:: WHAT THIS TASK INVOLVES ::
Please write out every line of the listing below word for word, leaving out the pictures.

MATERIAL FOR THIS EXERCISE Start Marker

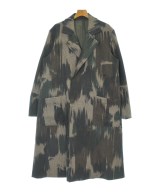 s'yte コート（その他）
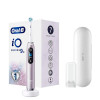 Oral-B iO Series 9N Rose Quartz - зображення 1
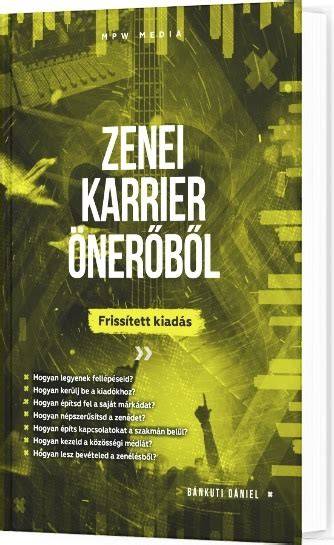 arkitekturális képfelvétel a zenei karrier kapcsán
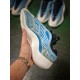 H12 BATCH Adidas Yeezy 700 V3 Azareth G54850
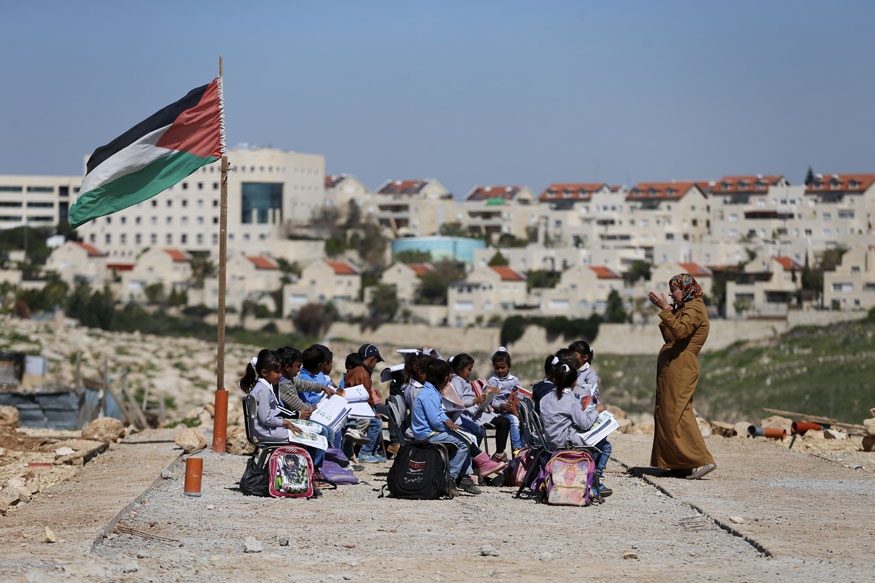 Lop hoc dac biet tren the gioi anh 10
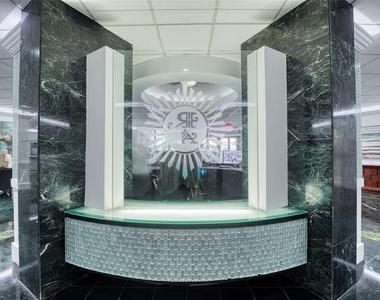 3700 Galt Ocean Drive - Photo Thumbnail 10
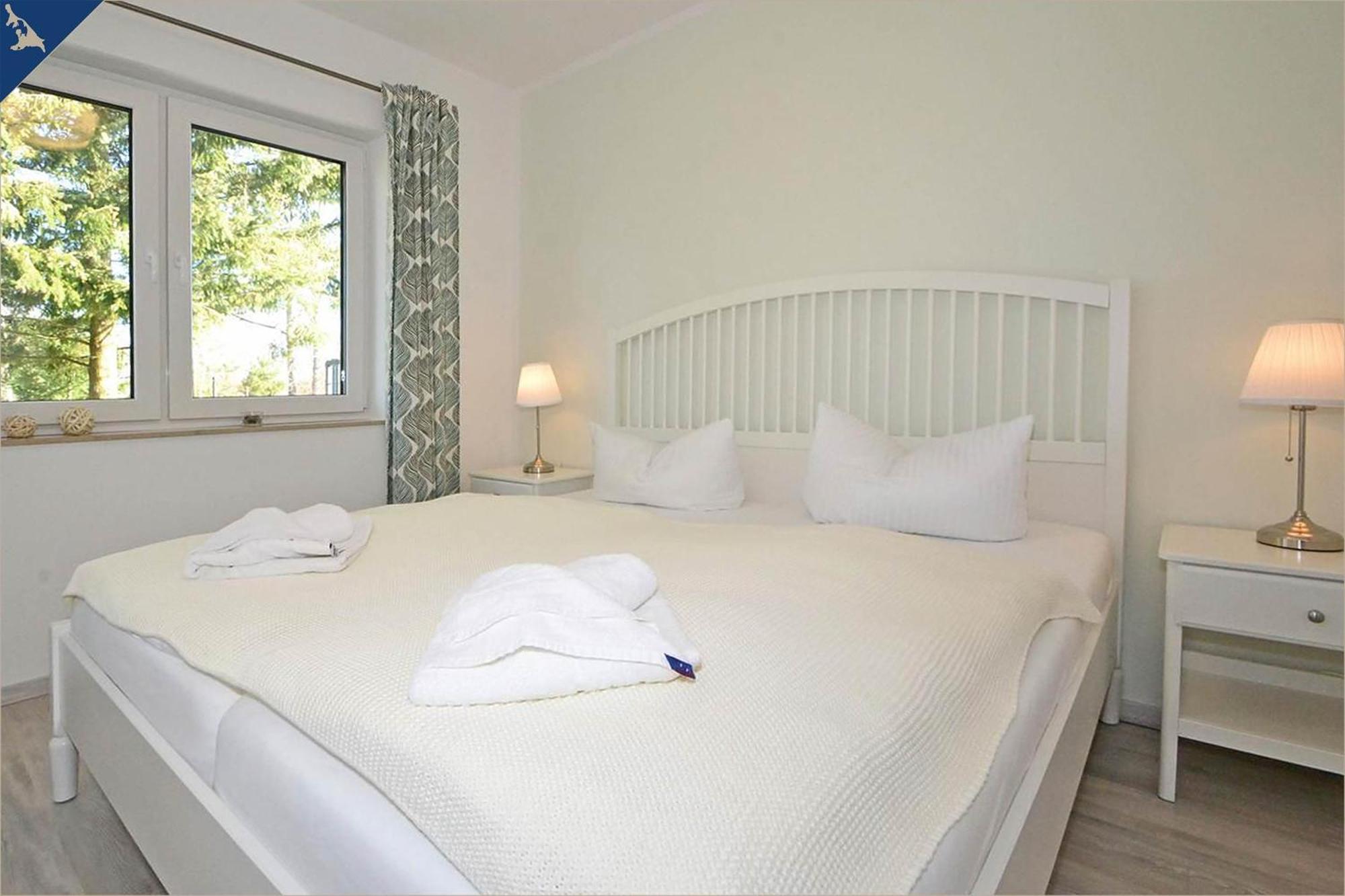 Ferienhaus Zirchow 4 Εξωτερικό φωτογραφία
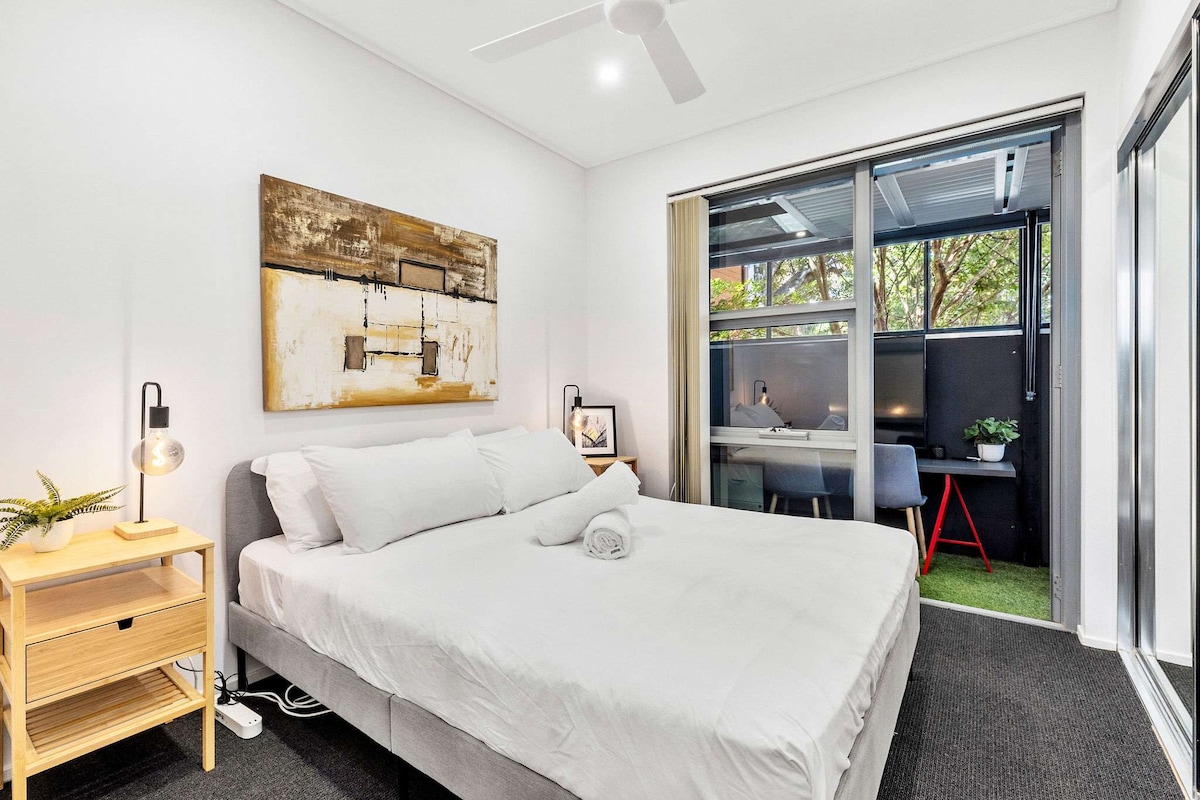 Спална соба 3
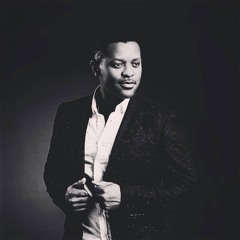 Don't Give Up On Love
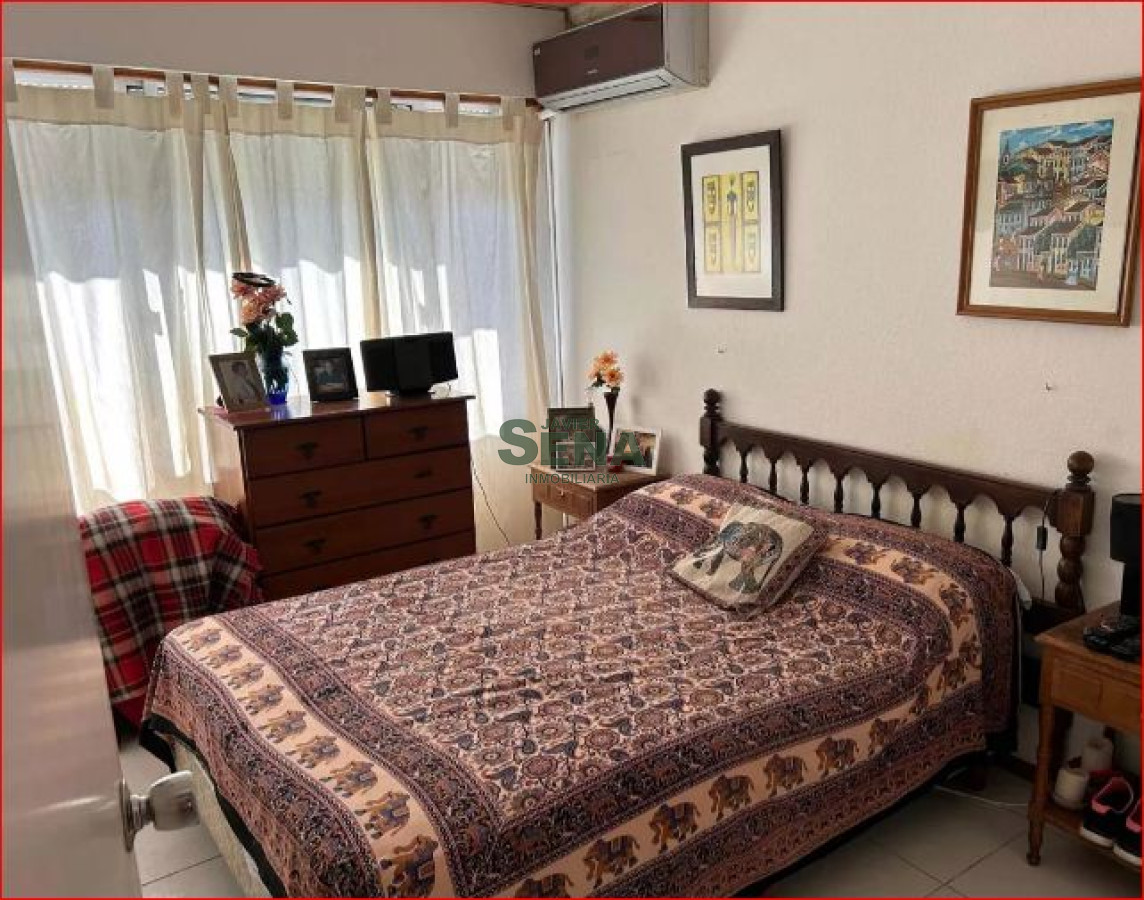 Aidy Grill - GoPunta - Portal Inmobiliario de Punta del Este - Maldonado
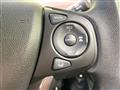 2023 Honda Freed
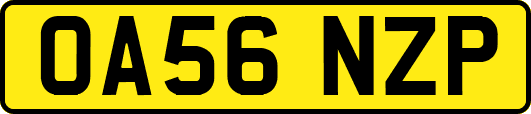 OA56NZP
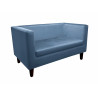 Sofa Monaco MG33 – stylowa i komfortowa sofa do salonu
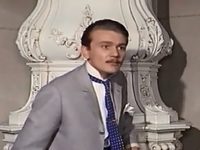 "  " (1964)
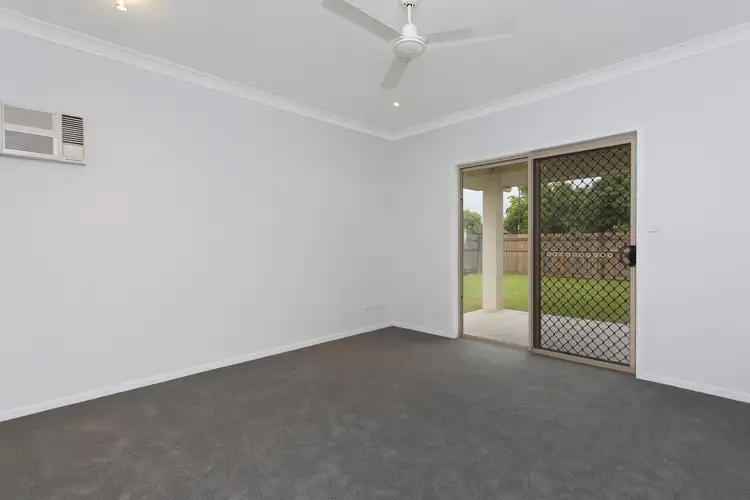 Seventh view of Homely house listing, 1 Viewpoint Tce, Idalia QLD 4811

MATERIAL FOR THIS EXERCISE End Marker

:: EXERCISE RESPONSE ::
 s'yte コート（その他）
 Oral-B iO Series 9N Rose Quartz - зображення 1
 arkitekturális képfelvétel a zenei karrier kapcsán
 H12 BATCH Adidas Yeezy 700 V3 Azareth G54850
 Lop hoc dac biet tren the gioi anh 10
 3700 Galt Ocean Drive - Photo Thumbnail 10
 Ferienhaus Zirchow 4 Εξωτερικό φωτογραφία
 Спална соба 3
 Don't Give Up On Love
 Aidy Grill - GoPunta - Portal Inmobiliario de Punta del Este - Maldonado
 2023 Honda Freed
 OA56NZP
 Sofa Monaco MG33 – stylowa i komfortowa sofa do salonu
 "  " (1964)
 Seventh view of Homely house listing, 1 Viewpoint Tce, Idalia QLD 4811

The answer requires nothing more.